Aber gehört denn eine närrische Veranstaltung nicht zwangsläufig in die närrische Zeit? Das sieht Oliver Huber nicht so eng: „Es könnte doch auch Bunter Abend heißen. Warum soll der nicht im April stattfinden?“ Vielleicht könne man auch einmal im Grundsatz überlegen, ob das Narrenkonzert zu einem anderen Zeitpunkt als zur Fastnacht veranstaltet werden könnte. Die Veranstaltung soll auch in diesem Jahr ihren Titel beibehalten. Allerdings soll das Narrenkonzert in Anlehnung an die Initiative „Sipplinge mach noche“ unter dem Titel „HLSB macht(s) noche(r) – Heimatobed trifft Narrenkonzert“ über die Bühne gehen, sagt Oliver Huber. Die Sipplinger Narren sind in jedem Fall schon einsatzbereit: Die Kulissen sind alle gebaut, die Stücke geschrieben. „Was es gibt, sagen wir nicht. Das ist immer so. Wir wollen die Leute überraschen“, so Huber.

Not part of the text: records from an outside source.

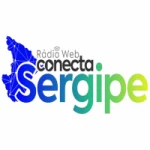Logo da rádio Rádio Web Conecta Sergipe ao vivo online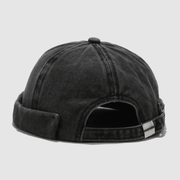 retro washed melon hat, view 7 - MRSLM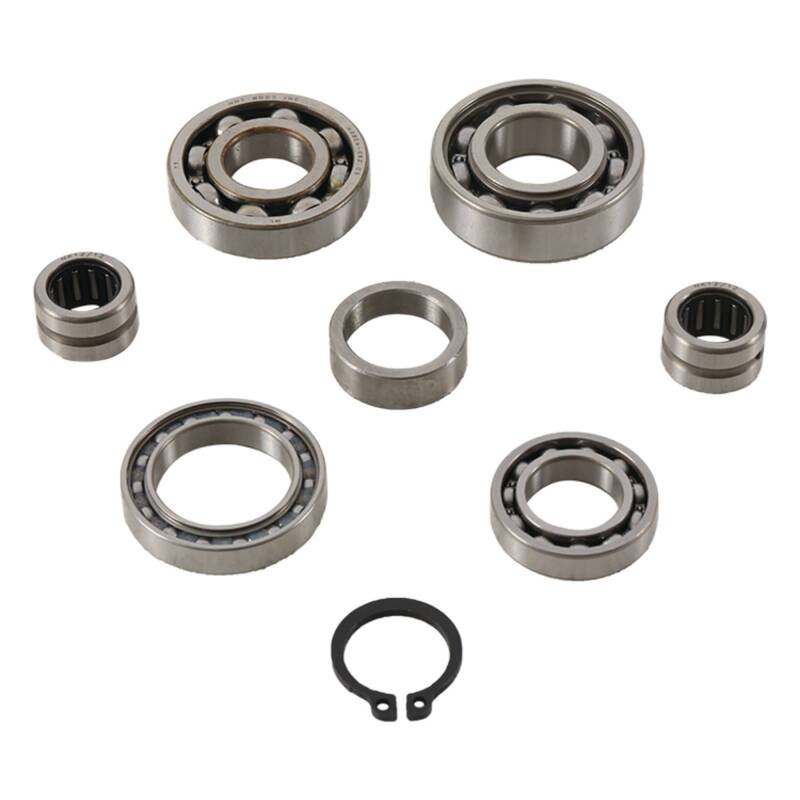 Hot Rods 2009 KTM 65 XC 65cc Transmission Bearing Kit TBK0080 TBK0080 Photo - Primary
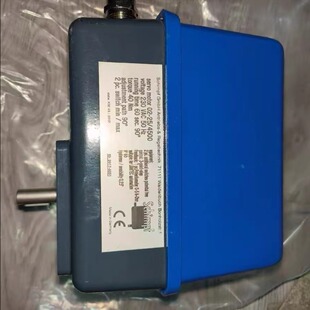 施姆福Schimpf 02-25/4500电动执行器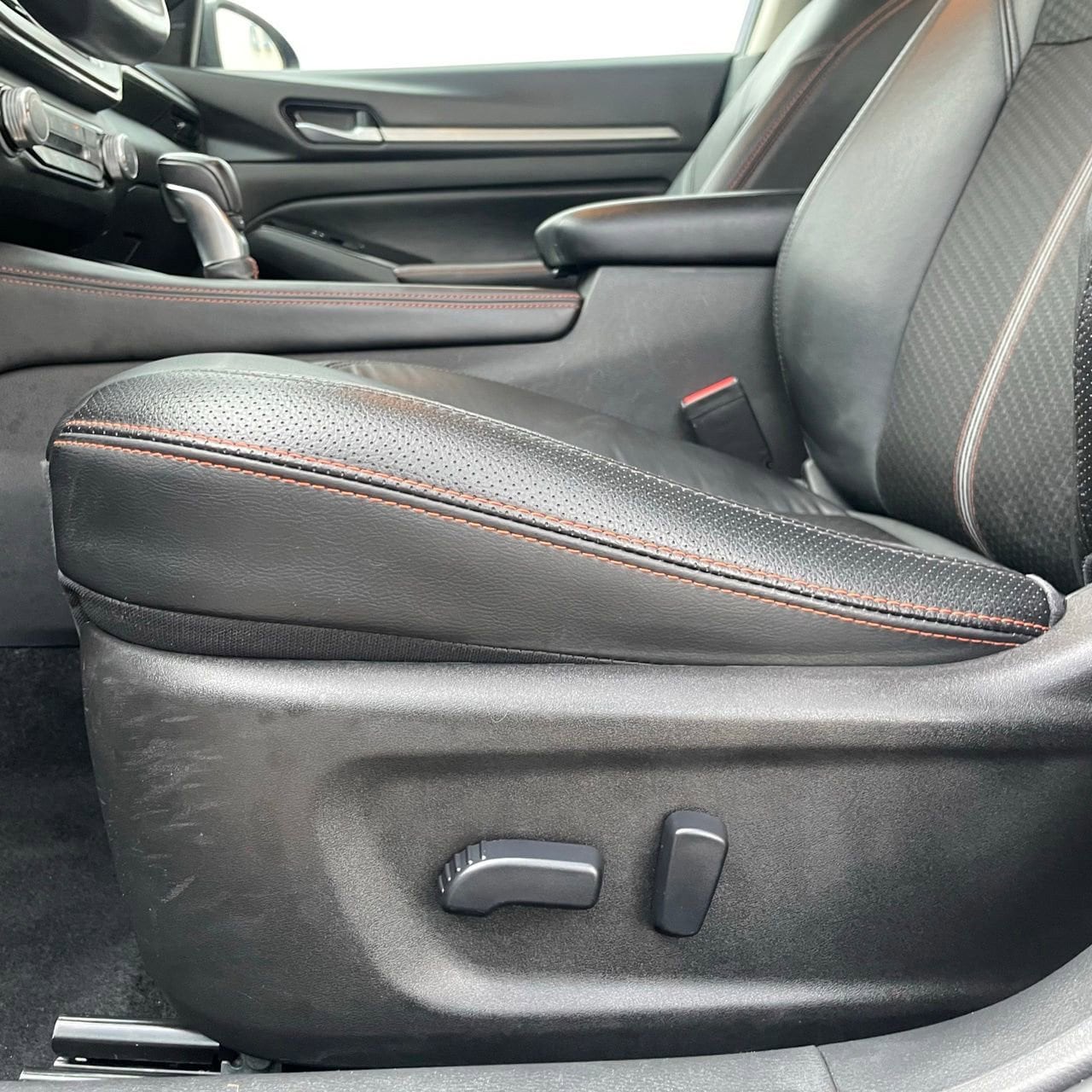 2024 Nissan Altima SR - Photo 23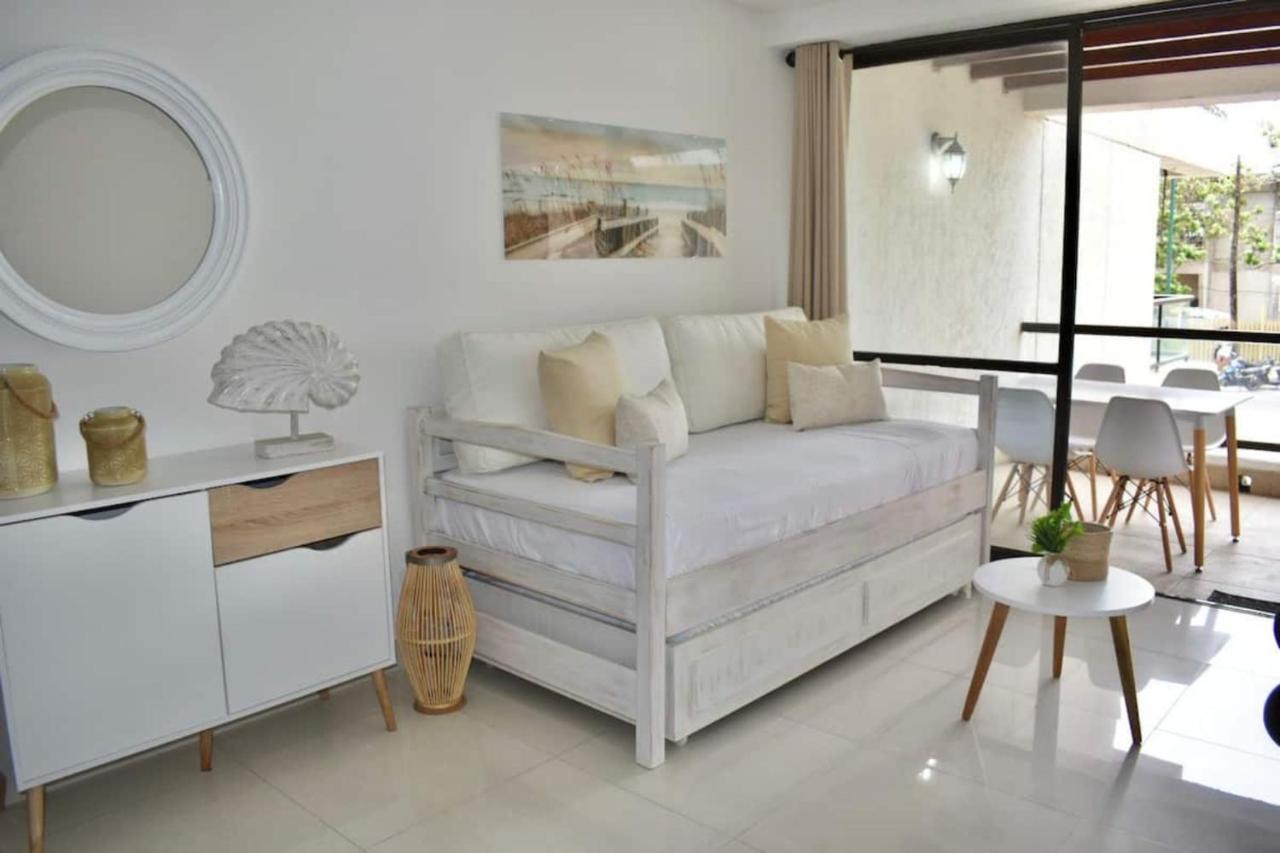 Apartamento Vacacional En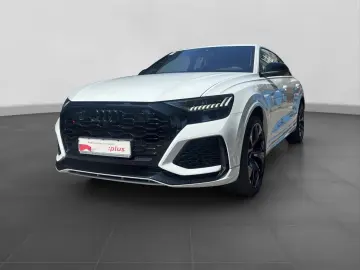 AUDI RSQ8 TFSI Q LM23 PANO KERAMIK AHK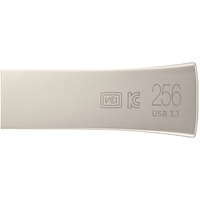 Samsung BAR Plus 256GB (серебристый) Image #6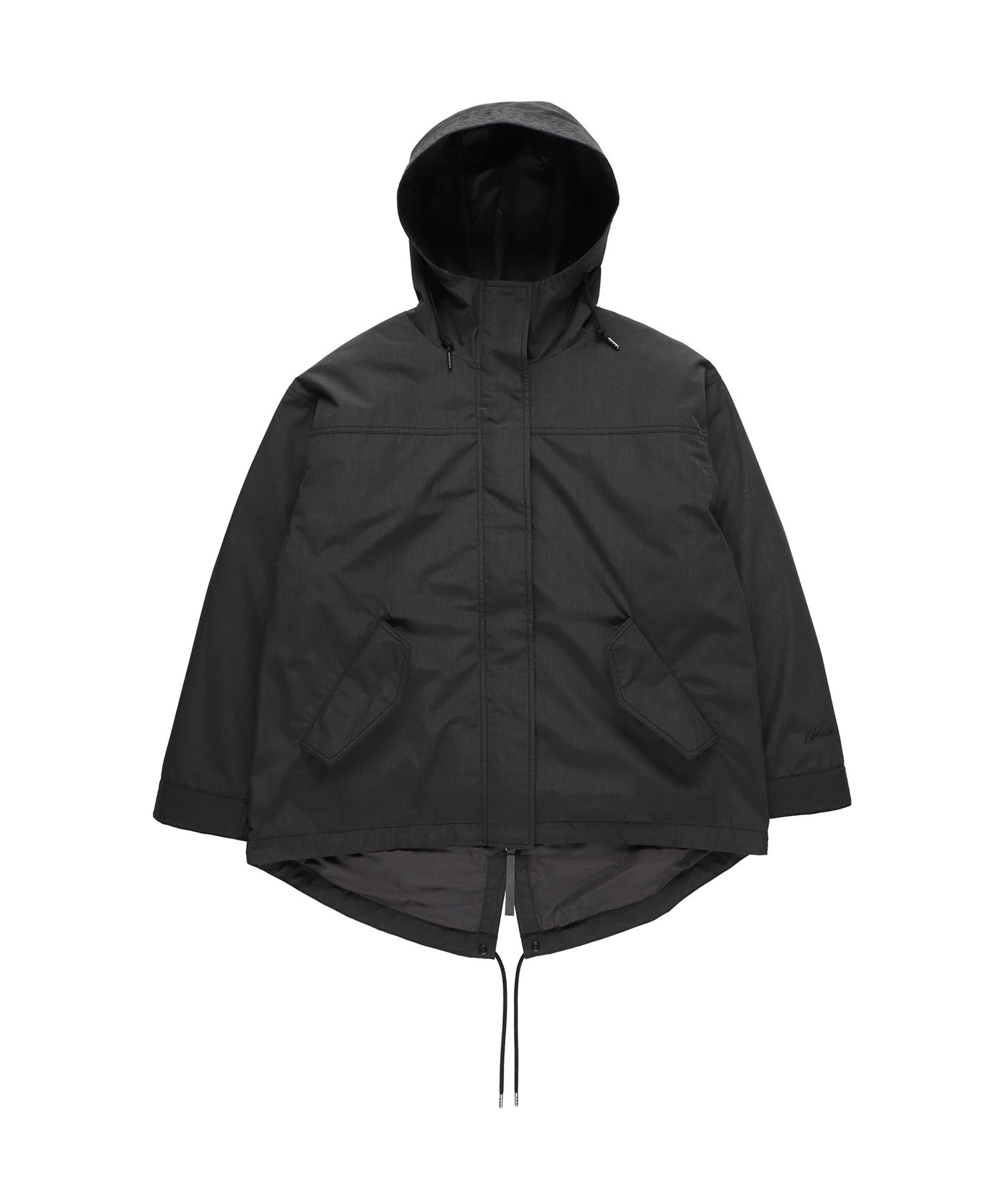 ナンガ ジャケット(レディース) ヒノックダウン 3イン1 ジャケット ウィメンズ  WM  CHA ヒノックダウン 3イン1 ジャケット(ウィメンズ) – NANGA ONLINE SHOP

„Es könnte doch auch Bunter Abend heißen. Warum soll der nicht im April stattfinden?“
Oliver Huber, Vorsitzender des Heimatliedersängerbundes

Letztlich räumt er aber ein, dass es im April beim Narrenkonzert, wie bei jeder Veranstaltung davor darum gehen wird, Geschehnisse im Dorf närrisch aufs Korn zu nehmen. Damit ändert sich letztlich nur der Titel der Veranstaltung, aber ihr Inhalt bleibt gleich. Deshalb will es Oliver Huber es auch jedem selbst überlassen, das Konzert im Fasnetshäs zu besuchen. Huber im besten Sipplingerisch: „Mir hetted nint degege.“ (Für Nicht-Sipplinger: Wir hätten nichts dagegen). Auf die Frage, ob ein Narrenkonzert in die Zeit außerhalb der Fastnacht passt, wird der Heimatliedersängerbund am 21. April sicherlich seine närrische Antwort geben.